Anonymous wrote:
Anonymous wrote:
Anonymous wrote:What is off about her being in foster care and being hospitalized because of her mother's abuse?
The incident happened in 2014, a year before she went to college. So she was in foster homes for one year. But she lied about the rest of her childhood, omitting apparently to tell them she went to a $30,000 a year private school and her mother was a radiologist. And of course the prosecutor dropped the charges against the mother and said they couldn't be proven. And the Rhodes Committee said her description of her injuries were inconsistent with the hospital records. Does that answer your question?
I am not sure where you are getting this information. here's what I found in an article from February 2021. It sounds like Mackenzie has been forthcoming about her private school.
Fierceton’s research hits close to home. Having spent time in foster homes in St. Louis, she understands how the system stacks odds against children like her. According to studies, about 50 percent of foster youth graduate from high school and only 2.5 percent from a four-year college. “The overwhelming majority of foster youth do want to complete high school and go on to college or trade school or vocational school,” Fierceton claims. “But then when we get there, we have no support and the wheels just kind of fall off, in a sense.”

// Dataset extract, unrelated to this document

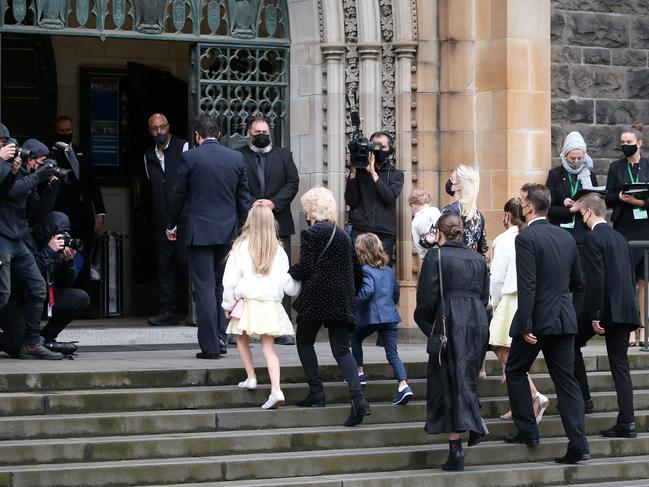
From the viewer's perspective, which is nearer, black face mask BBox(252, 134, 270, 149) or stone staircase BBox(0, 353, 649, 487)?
stone staircase BBox(0, 353, 649, 487)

Fierceton notes that her experience in the foster system, while still difficult, was an exception to the rule. She went to a private high school, where the adults looked out for her, almost approximating a sense of family. Teachers showed up at soccer games and theater performances, while friends’ families invited her over for holidays and ensured she had clothes and “everything she needed” while she moved through the system.
“For foster youth, in particular, your success is determined by your social support and social capital,” she says. “I got where I am today because I don’t face the innumerable racial, educational, and sociopolitical marginalizations that the vast majority of foster youth experience. That’s why I was able to go to Penn, and why I have access to so many spaces.”
Fierceton is currently pursuing a master’s in social work at Penn with an eye toward reforming the system she spent time in—even if that means having a gentler understanding of the social workers who struggled to support her. “When I aged out of the foster care system, I wanted to get as far away from [it] as possible. I never wanted to talk to another social worker for the rest of my life,” she says, remembering one particular caseworker of hers who never bothered to learn her name after skipping visits for months. At the time, again from a hospital bed, Fierceton emailed “every politician [she] could think of” about how they must reform child welfare and find her a better caseworker.